La gestación subrogada y el dilema de ser padre
Un estupendo y querido amigo, con quien además llevo adelante toda la promoción de mis nuevos éxitos televisivos en España, me envió el martes una petición para colaborar en una campaña para compartir el debate sobre la gestación subrogada.
En España se ha convertido en un delicado tema que reúne a los grupos feministas con la Iglesia católica y también al socialismo con otros partidos de ideología más conservadora. De un lado y otro la gestación subrogada levanta espinas y el debate a que deseaba invitarme a formar parte mi amigo, provenía de una plataforma llamada Son Nuestros Hijos, compuesta por familias que han ampliados sus miembros gracias a la gestación subrogada.
Se planteó ante mi un dilema. En primer lugar, siempre he sido reacio a participar en plataformas o firmar comunicados que se manifiesten por una causa. No creo que sea mi deber ni tampoco es mi naturaleza. Las cosas que defiendo, como la tolerancia, la libertad individual, el derecho a ser feliz y no esconder ninguna de tus verdades me resultan compromisos que no pueden encerrarse en un comunicado. Quizás en una obra literaria, a través de un personaje, en un discurso en directo por televisión, me parecen más lógicos y creo haberlos hecho así toda mi vida.
Por eso preferí decirle a mi amigo que no veía adecuado compartir su discurso en mis redes sociales. Y además, en el momento que se lo comuniqué, la revista HOLA publicó una entrevista a mi titulándola: ¡Quiero Adoptar!, que en efecto podría estar siempre en mis planes pero siempre se posterga porque surgen compromisos profesionales que complican ese deseo.
Mi amigo se lo tomó muy bien pero yo pensé que quizás a través de este artículo podría compartir algunas opiniones sobre ese tema.

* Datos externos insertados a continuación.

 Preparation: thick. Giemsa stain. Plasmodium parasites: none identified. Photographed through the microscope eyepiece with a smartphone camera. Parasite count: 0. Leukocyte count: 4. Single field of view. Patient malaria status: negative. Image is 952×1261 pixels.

Muchos amigos míos han construido sus familias gracias a la maternidad subrogada y tienen unos hijos y familias estupendas.
Una vez en el sauna de mi gimnasio se me acercó un activista por la gestación subrogada diciéndome que lo mas difícil en España es quitar de la cabeza de sus antagonistas que sea un tipo de tratamiento vinculado a los Vips y sobretodo a los gays millonarios. Él me reitero que en España la mayor cantidad de familias que recurren a este tipo de fecundación son heterosexuales y muchas veces no tienen los medios para costear el alto precio que existe en países como Estados Unidos. Pero justamente al salir del vapor, leí en un periódico muy prestigioso el punto de vista de las feministas, que consideran que se esclaviza a la mujer y no están dispuestas a cambiar un ápice su posición radical.

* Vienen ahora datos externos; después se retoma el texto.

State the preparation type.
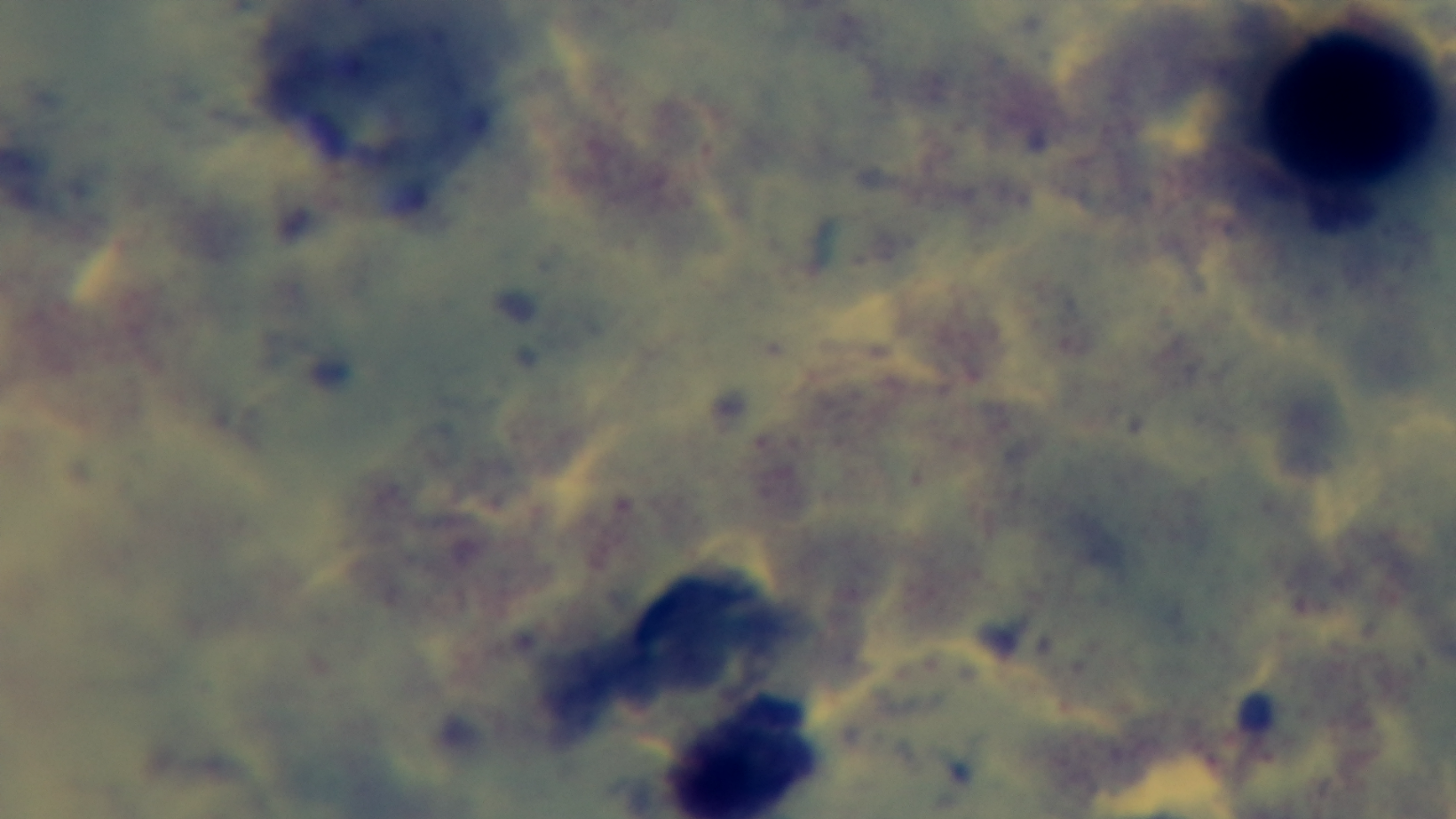
Thick.

Malaria status: uninfected. One field from the slide. Giemsa stain. Photomicrograph. Captured with a mounted 4K digital camera. 100x oil-immersion objective.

El gobierno español, socialista, apoya esa visión. Mi amigo insiste en conseguir desde su plataforma una posibilidad de debate: “en el que se escuche a todo el mundo, a mujeres que querrían gestar para ayudar a otros y a mujeres que ya lo han hecho”. El día que envió su mensaje para participar me informó que ese día las paredes de Madrid amanecieron empapeladas por carteles con el lema: “Nosotras parimos, nosotras decidimos”.

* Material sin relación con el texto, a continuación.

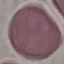
Summary:
  - Malaria status: uninfected
  - Capture: smartphone camera at the microscope eyepiece
  - Preparation: thin blood smear
  - Stain: Giemsa
  - Image type: automatically extracted cell patch, resized to 64 × 64 pixels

Pero mi marido y yo hablamos sobre el tema y terminamos pensando en la ciencia, que valoramos tanto y releyendo las noticias sobre el científico chino He, quien con mucho aspaviento ha anunciado que ha fecundado con genes modificados y la comunidad internacional se ha puesto en alerta ante la posibilidad de encontrarse ante un charlatán, concluimos que el debate propuesto por mi amigo se enfrenta también a muchas aristas. Nos dimos cuenta, solitos en nuestra habitación, no existe dilema más grande que ser padres.